Ukraińcy na polskich emeryturach. Wystarczy jedna składka, by ZUS wypłacił im świadczenie

Kamil Rakosza-Napieraj
09 czerwca 2023, 08:50 • 1 minuta czytania
Polsko-ukraińskie i polsko-białoruskie umowy w zakresie świadczenia emerytur z ZUS dla cudzoziemców są bardzo niekorzystne dla naszego systemu. Pracownikom ze Wschodu wystarczy bowiem opłacenie jednej składki miesięcznej, by załapać się na minimalną emeryturę. To daje pole do nadużyć.
Ukraińcy i Białorusiny mogą liczyć na polską emeryturę minimalną po opłaceniu jednej składki. Fot.

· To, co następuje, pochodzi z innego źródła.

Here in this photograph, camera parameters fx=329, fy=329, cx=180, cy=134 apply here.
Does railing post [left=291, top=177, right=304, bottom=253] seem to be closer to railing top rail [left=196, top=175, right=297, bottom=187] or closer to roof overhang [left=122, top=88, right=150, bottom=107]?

Piotr Kamionka/Reporter
Więcej ciekawych artykułów znajdziesz na stronie głównej

Jak podaje "Rzeczpospolita", w internecie krążą porady dla Ukraińców, jak szybko uzyskać, praktycznie po tygodniu pracy w naszym kraju, polską emeryturę minimalną. Brzmi absurdalnie, ale polskie prawo rzeczywiście daje taką możliwość pracownikom zza wschodniej granicy.


– Nie ma minimalnego okresu – wystarczy "jedna składka". Zatem jeśli ktoś pracował w Polsce i w Ukrainie, może otrzymywać dwie emerytury lub renty – od ZUS oraz z ukraińskiej instytucji ubezpieczeniowej. Musi jednak spełnić warunki do przyznania tych świadczeń, które są określone w przepisach obowiązujących w Polsce oraz w Ukrainie. W Polsce przepisy są liberalne i po jednej składce wypłacane są świadczenia – wyjaśniał w rozmowie z "Rz" dr Antoni Kolek, prezes Instytutu Emerytalnego.

Ukraińcy na polskich emeryturach

Jak wyjaśnia dziennik, jeśli jakiś Białorusin czy Ukrainiec, który pracował u siebie, ale przyjechał do Polski i jest w wieku emerytalnym (60 lat dla kobiet i 65 lat dla mężczyzn), może spodziewać się, że polski ZUS dopłaci różnicę z jego emerytury do emerytury minimalnej w Polsce (od marca tego roku wynosi 1588 zł brutto).

"Różnica jest znaczna, bo w 2021 r. minimalna emerytura w Ukrainie wynosiła zaledwie 1854 hrywny, a więc 283 złote, średnia ok. 500 zł" – czytamy.

W "Rzeczpospolitej" czytamy, że w ciągu sześciu lat kwoty z ZUS wydane tylko na renty dla obywateli Ukrainy wzrosły ze 120 tys. w 2017 r. do 1,2 mln zł w ubiegłym roku.

PiS chce obniżyć wiek emerytalny?

To, co zagrało w 2015 r. ma zagrać ponownie w 2023 r. Jak podała wyborcza.biz, już wkrótce Prawo i Sprawiedliwość ma włączyć w swojej kampanii wyborczej przekaz obniżenia wieku emerytalnego. Jak pisaliśmy w INNPoland, tym razem miałby on zostać zmniejszony o kilka lat w stosunku do obowiązujących przepisów.

Czytaj także: https://innpoland.pl/194891,gw-wiek-emerytalny-w-polsce-ponownie-obnizony-pis-idzie-na-calosc

– Kolejne obniżenie wieku emerytalnego oznaczać będzie problem zwłaszcza dla kobiet, bo będą dostawać często najniższe emerytury – podkreślał w rozmowie z portalem Oskar Sobolewski, założyciel inicjatywy Debata Emerytalna, ekspert emerytalny i rynku pracy w HRK.

Jak duża ma być obniżka wieku emerytalnego?

Jak podaje wyborcza.biz, jeśli kobieta rozpocznie pracę w wieku 20 lat, na emeryturę będzie mogła przejść, gdy skończy 55 lat. Mężczyzna, który rozpocznie pracę, mając 20 lat, będzie mógł odejść na emeryturę w wieku 60 lat, czyli pięć lat wcześniej niż dziś.

Przypomnijmy, że w 2017 r. PiS obniżył wiek emerytalny z obowiązujących ówcześnie 67 lat dla mężczyzn i kobiet na 65 lat dla panów i 60 lat dla pań.

- To jest rzecz niebywała. Cała Europa podwyższa wiek (emerytalny –red.), a my po raz drugi obniżamy. Taki system będzie coraz trudniej utrzymać. Nawet bogate Niemcy nie byłyby w stanie go finansować – powiedział "Wyborczej" dr Łukasz Wacławik z Wydziału Zarządzania krakowskiej Akademii Górniczo-Hutniczej.